I have happy pills, and I am ok to say I will be needing to take them for awhile. I don't know if I will EVER get over losing this baby. This baby touched my heart. THIS baby made me hope again. THIS baby wasn't supposed die.
But per the advise of my WONDERFUL doctor, who strongly encouraged us to seriously start trying again in just 2 months believe it or not, and because my mind is clearer today and vowing yesterday to NEVER try and get pregnant again we will.
But unfortunately for any of you outside of Dallas, even Dallas friends may not know. I didn't show with Michael until the end so this one will be hidden. I am sure you all can understand. You will not know about a baby until I share a birth announcement. Because at that point, I will allow my heart to get excited.
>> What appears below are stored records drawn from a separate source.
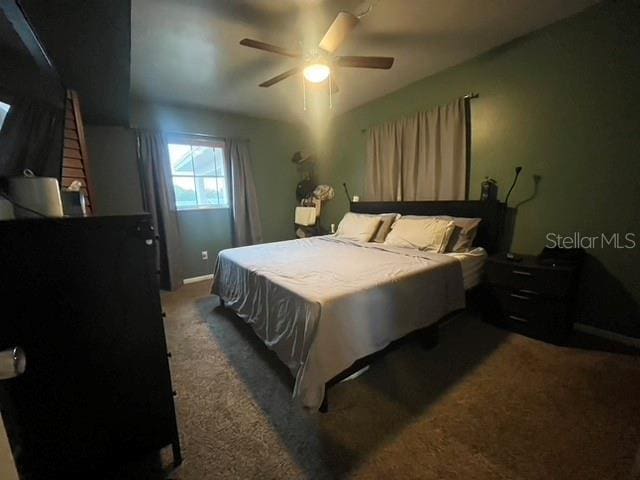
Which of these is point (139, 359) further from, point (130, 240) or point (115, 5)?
point (115, 5)

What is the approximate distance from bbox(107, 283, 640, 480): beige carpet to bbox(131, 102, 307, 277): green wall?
2209 mm

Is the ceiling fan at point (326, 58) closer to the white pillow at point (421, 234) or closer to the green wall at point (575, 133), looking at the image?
the green wall at point (575, 133)

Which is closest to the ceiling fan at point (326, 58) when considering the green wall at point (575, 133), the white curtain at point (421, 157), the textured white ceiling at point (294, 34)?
the textured white ceiling at point (294, 34)

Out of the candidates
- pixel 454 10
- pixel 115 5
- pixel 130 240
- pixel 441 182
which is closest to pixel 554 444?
pixel 130 240

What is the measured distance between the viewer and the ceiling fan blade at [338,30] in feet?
5.26

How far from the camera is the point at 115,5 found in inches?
49.7

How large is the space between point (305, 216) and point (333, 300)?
3152 mm

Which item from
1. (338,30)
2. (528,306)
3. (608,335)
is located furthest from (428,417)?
(338,30)

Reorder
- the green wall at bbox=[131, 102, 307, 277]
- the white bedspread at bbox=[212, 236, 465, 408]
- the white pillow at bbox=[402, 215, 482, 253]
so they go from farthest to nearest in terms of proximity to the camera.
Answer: the green wall at bbox=[131, 102, 307, 277], the white pillow at bbox=[402, 215, 482, 253], the white bedspread at bbox=[212, 236, 465, 408]

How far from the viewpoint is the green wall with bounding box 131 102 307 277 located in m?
3.50

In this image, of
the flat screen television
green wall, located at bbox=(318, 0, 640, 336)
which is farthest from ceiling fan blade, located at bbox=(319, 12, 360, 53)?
green wall, located at bbox=(318, 0, 640, 336)

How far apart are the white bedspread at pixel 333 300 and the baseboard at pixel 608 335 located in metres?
1.05

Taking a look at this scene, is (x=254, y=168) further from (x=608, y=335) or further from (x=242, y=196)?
(x=608, y=335)

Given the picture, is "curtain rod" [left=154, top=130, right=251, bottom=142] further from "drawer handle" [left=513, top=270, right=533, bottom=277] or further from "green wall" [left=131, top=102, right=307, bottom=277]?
"drawer handle" [left=513, top=270, right=533, bottom=277]
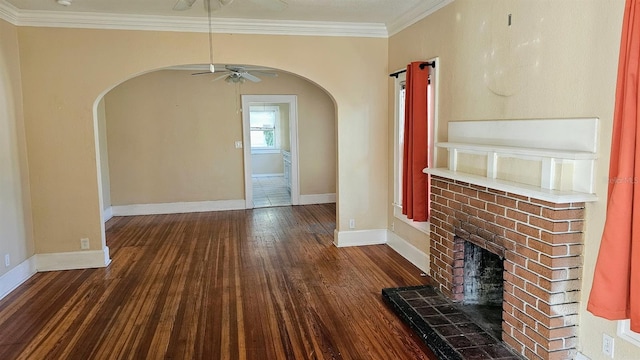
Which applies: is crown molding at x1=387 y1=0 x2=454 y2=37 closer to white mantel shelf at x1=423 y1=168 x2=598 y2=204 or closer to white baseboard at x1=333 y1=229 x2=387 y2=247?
white mantel shelf at x1=423 y1=168 x2=598 y2=204

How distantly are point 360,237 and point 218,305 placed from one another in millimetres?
2249

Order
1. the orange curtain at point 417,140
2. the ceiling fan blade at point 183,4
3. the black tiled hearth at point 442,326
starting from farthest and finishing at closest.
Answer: the orange curtain at point 417,140, the ceiling fan blade at point 183,4, the black tiled hearth at point 442,326

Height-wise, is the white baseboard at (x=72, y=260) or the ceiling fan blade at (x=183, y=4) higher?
the ceiling fan blade at (x=183, y=4)

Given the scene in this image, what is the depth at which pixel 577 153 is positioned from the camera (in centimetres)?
225

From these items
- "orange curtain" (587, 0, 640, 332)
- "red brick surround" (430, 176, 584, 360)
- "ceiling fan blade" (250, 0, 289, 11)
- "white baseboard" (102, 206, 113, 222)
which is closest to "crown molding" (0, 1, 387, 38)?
"ceiling fan blade" (250, 0, 289, 11)

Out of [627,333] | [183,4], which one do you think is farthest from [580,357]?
[183,4]

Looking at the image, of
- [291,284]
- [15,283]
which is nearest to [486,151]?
[291,284]

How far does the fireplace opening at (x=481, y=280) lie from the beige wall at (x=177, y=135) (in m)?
5.15

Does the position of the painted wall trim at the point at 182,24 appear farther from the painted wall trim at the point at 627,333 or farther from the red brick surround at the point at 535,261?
the painted wall trim at the point at 627,333

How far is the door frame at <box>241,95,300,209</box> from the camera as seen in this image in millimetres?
7625

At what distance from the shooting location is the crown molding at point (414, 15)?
3.86 m

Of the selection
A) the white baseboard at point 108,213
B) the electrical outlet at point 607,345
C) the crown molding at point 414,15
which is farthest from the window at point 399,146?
the white baseboard at point 108,213

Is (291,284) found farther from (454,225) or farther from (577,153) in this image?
(577,153)

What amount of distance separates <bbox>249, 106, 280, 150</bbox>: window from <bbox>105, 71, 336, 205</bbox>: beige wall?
457cm
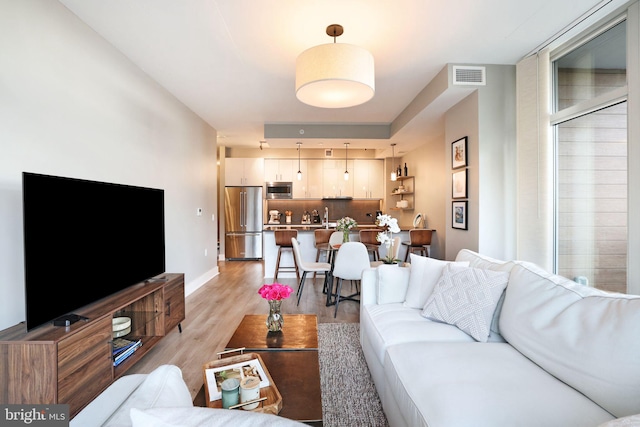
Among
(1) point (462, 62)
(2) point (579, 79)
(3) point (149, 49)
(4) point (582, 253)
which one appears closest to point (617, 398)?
(4) point (582, 253)

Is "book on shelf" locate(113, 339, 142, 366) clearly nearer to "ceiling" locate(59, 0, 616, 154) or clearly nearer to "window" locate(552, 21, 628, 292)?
"ceiling" locate(59, 0, 616, 154)

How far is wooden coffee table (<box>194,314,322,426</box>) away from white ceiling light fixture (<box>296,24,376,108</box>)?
174cm

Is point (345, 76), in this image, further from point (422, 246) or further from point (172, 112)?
point (422, 246)

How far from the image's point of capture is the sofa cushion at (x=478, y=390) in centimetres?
110

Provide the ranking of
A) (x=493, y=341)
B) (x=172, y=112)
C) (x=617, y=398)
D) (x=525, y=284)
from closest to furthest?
(x=617, y=398) → (x=525, y=284) → (x=493, y=341) → (x=172, y=112)

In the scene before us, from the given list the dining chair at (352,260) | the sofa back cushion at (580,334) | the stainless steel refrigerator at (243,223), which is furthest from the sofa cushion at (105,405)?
the stainless steel refrigerator at (243,223)

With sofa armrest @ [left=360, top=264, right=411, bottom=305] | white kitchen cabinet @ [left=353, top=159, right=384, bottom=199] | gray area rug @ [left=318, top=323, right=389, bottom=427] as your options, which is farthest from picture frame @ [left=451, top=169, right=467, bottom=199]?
white kitchen cabinet @ [left=353, top=159, right=384, bottom=199]

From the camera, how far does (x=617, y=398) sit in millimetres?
1115

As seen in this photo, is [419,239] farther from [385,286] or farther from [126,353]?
[126,353]

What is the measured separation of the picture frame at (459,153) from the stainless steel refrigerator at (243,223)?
477 cm

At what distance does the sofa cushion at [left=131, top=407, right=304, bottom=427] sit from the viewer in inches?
19.2

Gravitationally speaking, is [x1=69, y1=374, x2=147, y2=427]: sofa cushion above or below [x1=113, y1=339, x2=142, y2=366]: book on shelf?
above

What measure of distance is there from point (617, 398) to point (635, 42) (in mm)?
2440

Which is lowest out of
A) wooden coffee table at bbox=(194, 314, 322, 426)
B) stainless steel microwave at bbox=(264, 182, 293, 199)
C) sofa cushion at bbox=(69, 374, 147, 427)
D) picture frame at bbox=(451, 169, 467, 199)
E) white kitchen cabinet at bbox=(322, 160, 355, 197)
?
wooden coffee table at bbox=(194, 314, 322, 426)
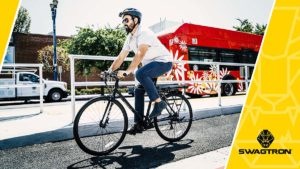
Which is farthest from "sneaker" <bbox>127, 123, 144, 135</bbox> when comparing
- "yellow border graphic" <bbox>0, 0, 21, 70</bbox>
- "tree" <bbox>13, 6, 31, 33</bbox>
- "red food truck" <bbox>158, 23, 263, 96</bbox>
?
"tree" <bbox>13, 6, 31, 33</bbox>

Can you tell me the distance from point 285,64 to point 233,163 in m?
1.58

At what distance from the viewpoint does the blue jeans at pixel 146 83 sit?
415 centimetres

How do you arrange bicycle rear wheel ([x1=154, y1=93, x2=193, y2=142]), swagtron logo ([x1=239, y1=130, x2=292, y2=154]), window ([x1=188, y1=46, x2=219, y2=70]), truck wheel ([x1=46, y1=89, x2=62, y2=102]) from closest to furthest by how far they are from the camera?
swagtron logo ([x1=239, y1=130, x2=292, y2=154]) → bicycle rear wheel ([x1=154, y1=93, x2=193, y2=142]) → window ([x1=188, y1=46, x2=219, y2=70]) → truck wheel ([x1=46, y1=89, x2=62, y2=102])

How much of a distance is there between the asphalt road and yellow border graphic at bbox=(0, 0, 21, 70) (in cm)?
152

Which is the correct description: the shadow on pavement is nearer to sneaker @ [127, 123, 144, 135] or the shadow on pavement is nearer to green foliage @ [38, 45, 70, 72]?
sneaker @ [127, 123, 144, 135]

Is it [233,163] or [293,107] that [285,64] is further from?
[233,163]

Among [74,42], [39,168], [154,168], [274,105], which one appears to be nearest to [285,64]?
[274,105]

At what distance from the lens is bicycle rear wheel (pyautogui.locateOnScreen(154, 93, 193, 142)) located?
182 inches

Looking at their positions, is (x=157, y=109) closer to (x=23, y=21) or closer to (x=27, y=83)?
(x=27, y=83)

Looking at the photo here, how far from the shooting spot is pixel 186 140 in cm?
471

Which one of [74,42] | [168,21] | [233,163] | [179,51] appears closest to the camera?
[233,163]

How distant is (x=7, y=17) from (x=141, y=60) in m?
1.93

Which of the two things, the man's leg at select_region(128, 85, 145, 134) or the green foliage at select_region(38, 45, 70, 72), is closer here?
the man's leg at select_region(128, 85, 145, 134)

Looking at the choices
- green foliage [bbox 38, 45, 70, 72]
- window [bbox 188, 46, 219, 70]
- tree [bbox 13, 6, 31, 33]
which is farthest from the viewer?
tree [bbox 13, 6, 31, 33]
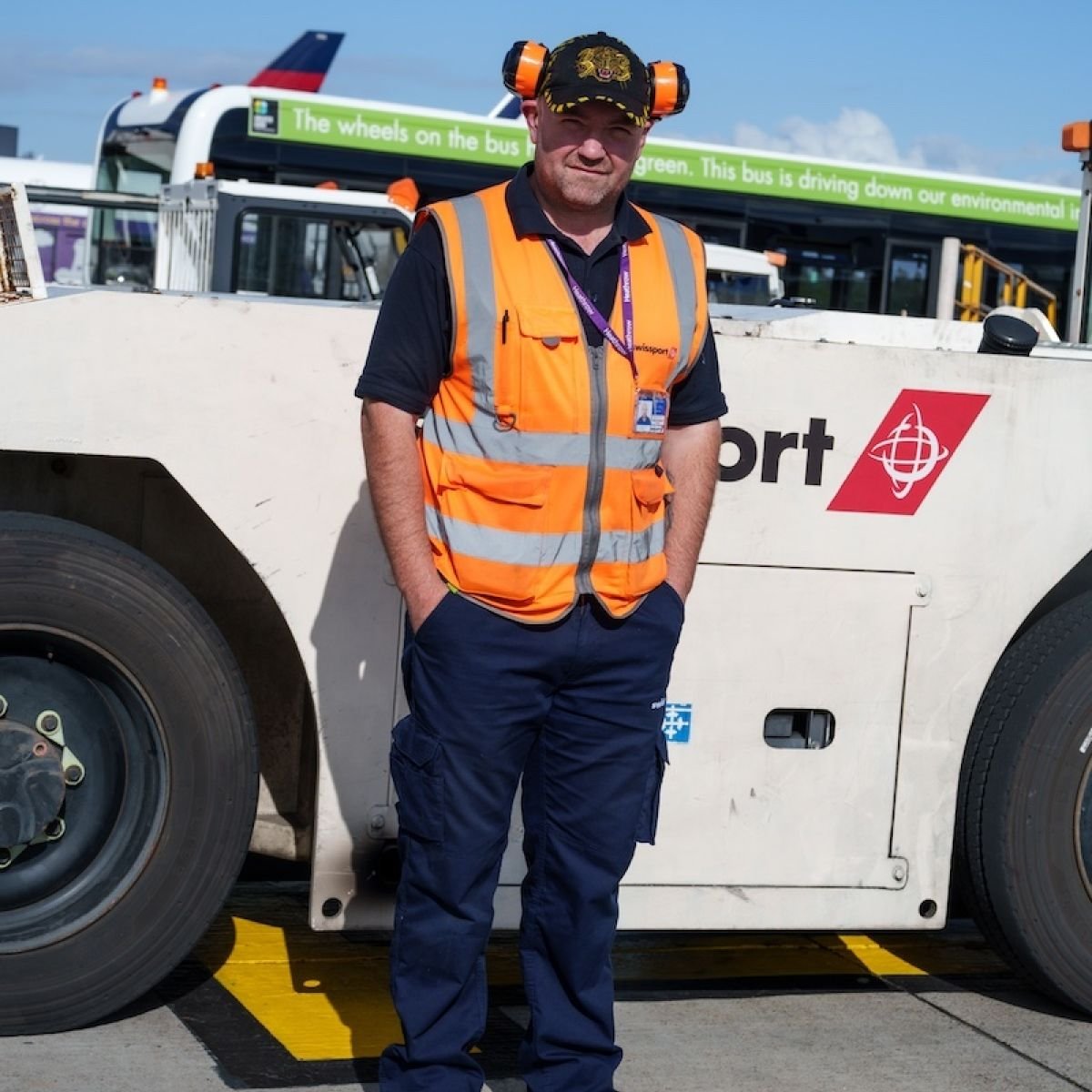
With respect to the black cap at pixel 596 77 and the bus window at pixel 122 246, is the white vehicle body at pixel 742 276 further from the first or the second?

Thank you to all my wonderful friends and family for your kind words. I know it's difficult to know what to say in a time like this.
I found this on the internet tonight.
Dr. Amos: No, that's uncommon. Once you see the fetal heart beat above 100 beats per minute your risk of having a miscarriage is well below 10%.
Member question: I had a miscarriage after seeing a healthy baby with 150 heart beats at seven weeks. Since development was apparently good but I ended up having a miscarriage four weeks later, what are some possible causes?
Dr. Amos: Most cases of early miscarriages, likely well over 60%-70%, are due to chromosomal anomalies. Doing a chromosome count on the fetus can help you better identify the cause. Unfortunately, many doctors do not do this test, so it's impossible to know exactly what happened. And if this was the only miscarriage, you chances having a healthy baby after the next pregnancy are excellent.
Nice to know. I had an ruptured ectopic back in August (rare) and now I am in the 10% after hearing a STRONG heartbeat and seeing a live, moving, growing baby.
Doesn't make me feel better, that is for sure. But I like to be in the minority! lol
We will get the pathology back hopefully tomorrow or friday. I don't know if we will ever know the reason medically that this happened. I hope they are able to tell me, but it in no way will make it better for me. Only knowing that they are in the loving arms of Heavenly Father watching over me.... THAT makes it easier!
I just saw your comment on my blog about what not to say after pregnancy loss. I'm sorry it took me so long to find your comment. I just wanted to tell you how sorry I am for your loss. Hugs.